2014 RED MASS
The date for this yearís Red Mass will be Thursday, October 23, 2014 at noon at Sacred Heart Church in Downtown Tampa. It will be concelebrated by Bishop Robert Lynch and by Guild member and former U.S. Bankruptcy Judge Fr. Timothy Corcoran.

All are invited, regardless of religious affiliation.

THE ORIGIN AND HISTORY OF THE RED MASS The custom of a special Mass for the Bench and Bar arose principally in England, France, and Italy in the early 13th Century. The first recorded Red Mass was celebrated in the year 1245 in Paris. For many centuries, the Red Mass was celebrated in the chapel of the Order of Advocates, La Sainte Chapelle, which was built by King Louis IX of France -- later canonized as Saint Louis. In certain localities of France, the Red Mass was celebrated in honor of Saint Ives, the Patron Saint of Lawyers, who was born in Brittany in 1253 and canonized in 1347. In England, the tradition of the Red Mass began about 1310 during the reign of Edward I. The entire Bench and Bar attended the Red Mass together at the opening of each term of Court. Since the priest celebrant wore red robes, the judges of the High Court in the time of Edward I, who were all doctors of the law, conformed to the ecclesiastical tradition and also wore red robes. As a consequence, the celebration became popularly known as the Red Mass.

The use of red garments continues today because of itís representation of the Holy Sprit in Roman Catholic ritual. Today, many scholars maintain that the name has a deeper origin. The liturgical color red signifies the willingness to defend the truth inspired by the Holy Spirit. Since in the Mass we invoke the aid of the Holy Spirit upon the work of practitioners of the law, the devotion is called the Red Mass. For the most part the Red Mass is like any other Roman Catholic Mass. A sermon is given, the message which is delivered has an overlapping political and religious theme. The Mass is also an opportunity for the Catholic Church to express its goals for the coming year. The most significant difference between the Red Mass and a traditional Mass is that the focuses of prayer and blessings concentrate on the leadership roles of those present. Guidance from the Holy Sprit is asked to be bestowed on the congregants. Other blessings that are commonly requested to prevail in the minds, offices, and court rooms are Divine strength, wisdom, truth, and justice. Peace and friendship are exchanged among the congregation, the sacraments are given, and the Mass is commenced.
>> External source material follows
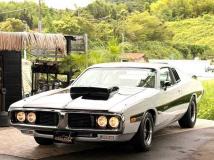1974 Dodge Charger
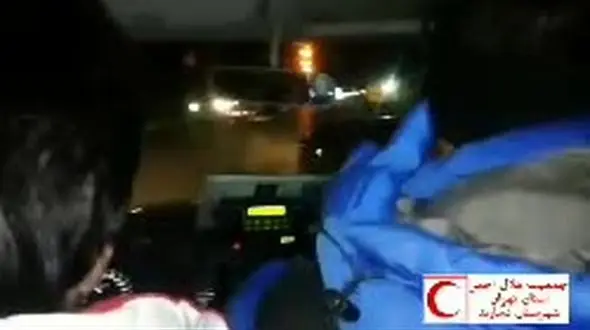 فیلم عملیات جستجو برای 5 گمشده در ارتفاعات زرین کوه + جزئیات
The first American Red Mass was organized to promote Vatican policies. It was held at the Church of St. Andrew in New York City in 1928. After 1928 only a few Red Masses were held. But since 1953 Red Masses have been held annually in Washington DC. The Red Mass is now celebrated annually in more than half the states of the United States. For almost 60 years, the United States Supreme Court has celebrated a Red Mass each year prior to the opening of its Annual Term in October. The Supreme Court has and will continue to face cases involving the separation of church and state, and the Red Mass event is considered controversial by some, even though it attracts leaders from different religious backgrounds.